Metals and metal alloys useful as implant surfaces in the present invention are preferably non-toxic, preferably biocompatible, and can include, but are not limited to, titanium, chromium, manganese, cobalt, nickel, zinc, molybdenum, ruthenium, silver, tin, tantalum, gold, and the like, and combinations and alloys thereof, optionally with non-enumerated metals. In one embodiment, the metal or metal alloy can contain titanium, silver, and/or gold.

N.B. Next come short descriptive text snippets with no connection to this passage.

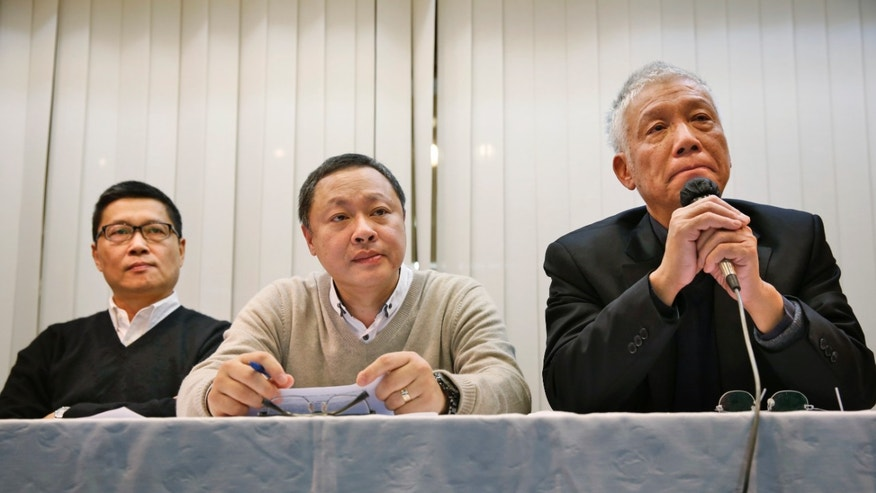 Dec. 2, 2014: Three protest leaders, from left, Chan Kin-man, Benny Tai Yiu-ting and Chu Yiu-ming, attend a news conference in Hong Kong
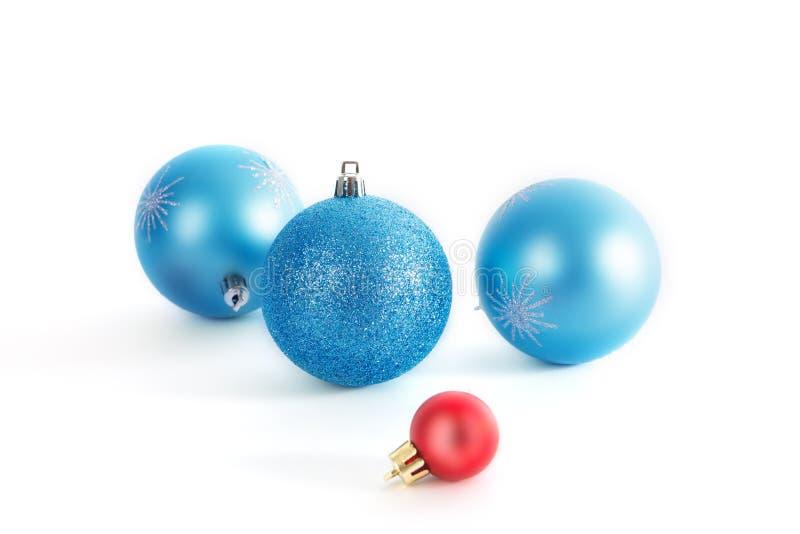Boules bleues décoratives de Noël de Noël trois et une boule rouge de Noël sur le fond blanc images libres de droits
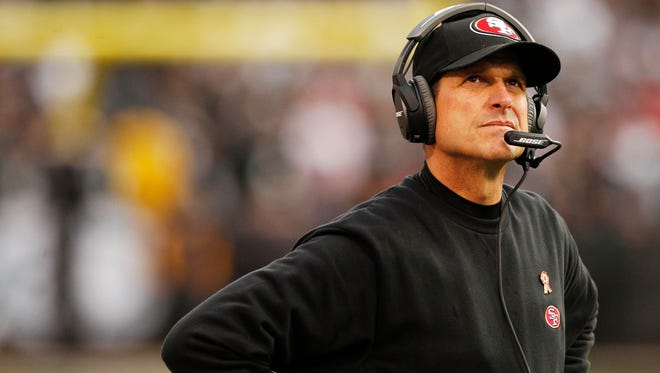 Jim Harbaugh is seen here during a break in the action against the Oakland Raiders in the fourth quarter at O.co Coliseum earlier this month.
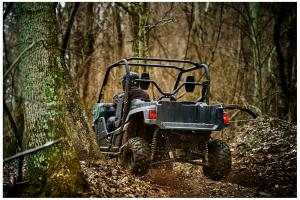 2016.yamaha.wolverine.green_.rear-left.riding.in-woods.jpg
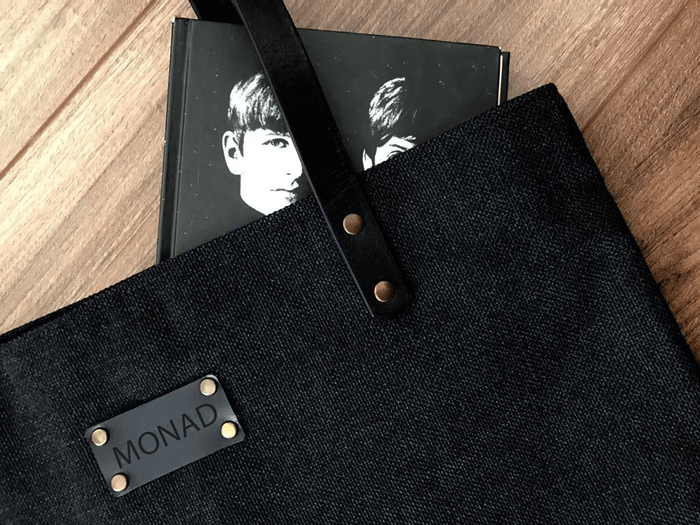 black tote monad bag and a notebook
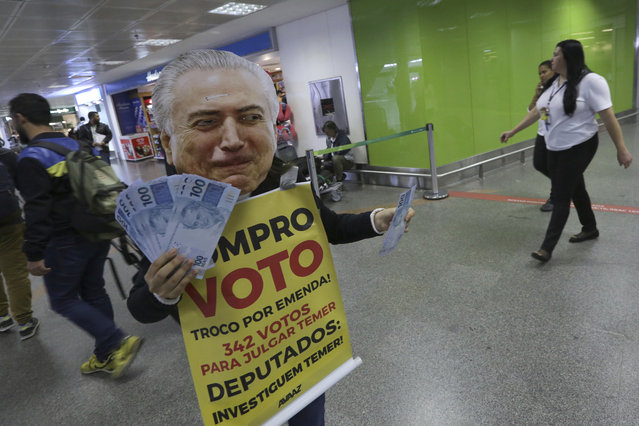 """An activist protests, dressed with a mask of Brazil's President Michel Temer, as he holds fake 100 Brazilian Real notes and a sign that reads in Portuguese """"I buy votes"""", at the arrivals area of the airport in Brasilia, Brazil, Tuesday, August 1, 2017. Temer faces a congressional vote on his future Wednesday, a showdown coming in a month dreaded by leaders of Latin America's largest nation. (Photo by Eraldo Peres/AP Photo)"""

Metal-containing compounds useful as implant surfaces in the present invention are also preferably non-toxic, preferably biocompatible, and are preferably metal-containing carbides, carbonates, nitrides, nitrites, nitrates, oxides, oxynitrides, hydroxides, phosphides, phoshites, phosphates, sulfides, sulfites, sulfates, or combinations thereof. The reacted metals can include, but are not limited to, the following metals: beryllium, boron, magnesium, aluminum, calcium, titanium, vanadium, chromium, manganese, iron, cobalt, nickel, copper, zinc, strontium, zirconium, molybdenum, ruthenium, tin, barium, tantalum, and the like, and combinations thereof, optionally with non-enumerated metals. In one embodiment, the reacted metal can include one or more metals of Group IIA of the periodic table. In another embodiment, the reacted metal can include one or more of the aforementioned transition metals.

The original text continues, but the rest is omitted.